The installation of the 140-km cable was accomplished at a cost of $785 million. It connects two HVDC (High-Voltage Direct Current) stations, one in Richborough, UK and the other in Herdersbrug, Belgium.
The project will provide energy resources for both countries in case either of them faces a shortage issue. Electricity will flow in both directions, depending on the demand and supply of each country. Therefore, it will establish security for both Belgium and UK. The power cable is operated by UK's National Grid Interconnectors and Belgian energy provider Elia.

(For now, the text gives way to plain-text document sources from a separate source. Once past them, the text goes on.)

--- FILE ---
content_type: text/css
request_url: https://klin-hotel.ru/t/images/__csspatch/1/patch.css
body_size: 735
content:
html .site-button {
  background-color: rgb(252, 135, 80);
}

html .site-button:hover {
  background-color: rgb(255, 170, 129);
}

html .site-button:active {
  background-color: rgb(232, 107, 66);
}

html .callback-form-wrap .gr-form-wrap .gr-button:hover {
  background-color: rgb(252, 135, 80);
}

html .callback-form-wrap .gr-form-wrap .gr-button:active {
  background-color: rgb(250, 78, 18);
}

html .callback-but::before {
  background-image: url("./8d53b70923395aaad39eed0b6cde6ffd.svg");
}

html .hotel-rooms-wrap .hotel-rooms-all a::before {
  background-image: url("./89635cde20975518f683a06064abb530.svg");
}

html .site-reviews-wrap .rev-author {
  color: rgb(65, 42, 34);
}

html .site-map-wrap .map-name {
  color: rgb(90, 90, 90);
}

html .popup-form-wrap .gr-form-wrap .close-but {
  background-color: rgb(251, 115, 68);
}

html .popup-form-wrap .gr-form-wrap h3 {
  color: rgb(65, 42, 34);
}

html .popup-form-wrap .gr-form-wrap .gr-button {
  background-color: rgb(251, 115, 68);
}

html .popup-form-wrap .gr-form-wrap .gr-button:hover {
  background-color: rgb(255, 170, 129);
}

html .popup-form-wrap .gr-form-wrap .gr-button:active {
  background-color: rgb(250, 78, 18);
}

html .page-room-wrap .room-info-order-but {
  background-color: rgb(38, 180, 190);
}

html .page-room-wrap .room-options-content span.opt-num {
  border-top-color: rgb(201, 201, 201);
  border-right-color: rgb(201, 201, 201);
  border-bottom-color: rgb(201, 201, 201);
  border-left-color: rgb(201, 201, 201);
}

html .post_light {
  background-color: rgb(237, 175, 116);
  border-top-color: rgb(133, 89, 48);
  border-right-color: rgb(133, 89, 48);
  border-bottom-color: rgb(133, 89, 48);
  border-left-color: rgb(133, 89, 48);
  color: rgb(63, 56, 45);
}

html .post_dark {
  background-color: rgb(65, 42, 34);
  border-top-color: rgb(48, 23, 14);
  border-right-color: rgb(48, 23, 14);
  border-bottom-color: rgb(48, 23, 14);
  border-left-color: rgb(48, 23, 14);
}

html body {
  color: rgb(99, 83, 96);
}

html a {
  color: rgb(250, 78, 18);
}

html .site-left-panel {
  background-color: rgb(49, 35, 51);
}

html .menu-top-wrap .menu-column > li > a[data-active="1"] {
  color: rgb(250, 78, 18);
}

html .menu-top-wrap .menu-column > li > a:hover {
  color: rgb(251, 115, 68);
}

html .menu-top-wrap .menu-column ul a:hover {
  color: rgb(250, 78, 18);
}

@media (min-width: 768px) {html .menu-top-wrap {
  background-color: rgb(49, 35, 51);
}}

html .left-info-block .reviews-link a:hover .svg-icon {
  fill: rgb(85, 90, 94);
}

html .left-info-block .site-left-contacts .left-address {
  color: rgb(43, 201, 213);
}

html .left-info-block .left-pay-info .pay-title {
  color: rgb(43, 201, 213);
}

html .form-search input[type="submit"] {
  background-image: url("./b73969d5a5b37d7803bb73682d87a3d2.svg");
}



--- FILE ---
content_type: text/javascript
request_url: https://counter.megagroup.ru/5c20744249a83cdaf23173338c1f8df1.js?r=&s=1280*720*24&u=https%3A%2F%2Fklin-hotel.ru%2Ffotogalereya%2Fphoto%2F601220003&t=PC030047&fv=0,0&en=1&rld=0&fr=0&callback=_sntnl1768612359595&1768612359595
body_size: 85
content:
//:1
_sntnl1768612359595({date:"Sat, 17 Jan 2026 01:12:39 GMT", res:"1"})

During the first period of its operation, it is expected that UK demands will be much higher as most of nuclear plants of the country are not operating currently.
The installation had to address severe issues like the 1,200 potential explosives, many of them deriving from the WW2, that were found on the seabed and beaches between UK and Belgium. Nevertheless, the project was succeeded in time and under budget.
The link, that was named Nemo, will become UK's unique electricity interconnector with Belgium and the first one to Europe since 2011. UK has another 4 electricity interconnectors with France, Netherlands, Ireland and Northern Ireland. The development of new connections is crucial and highly associated with the manipulation of renewable energy, according to the chief executive of National Grid, John Pettigrew. “As we’re going through the energy transformation, we’ve got a lot of changes in generation. Interconnectors are increasingly important. There are going to be periods going forward where there is surplus renewable energy, too much wind or too much solar. Therefore, being able to take it from a local area and move it around Europe is good for carbon emissions.”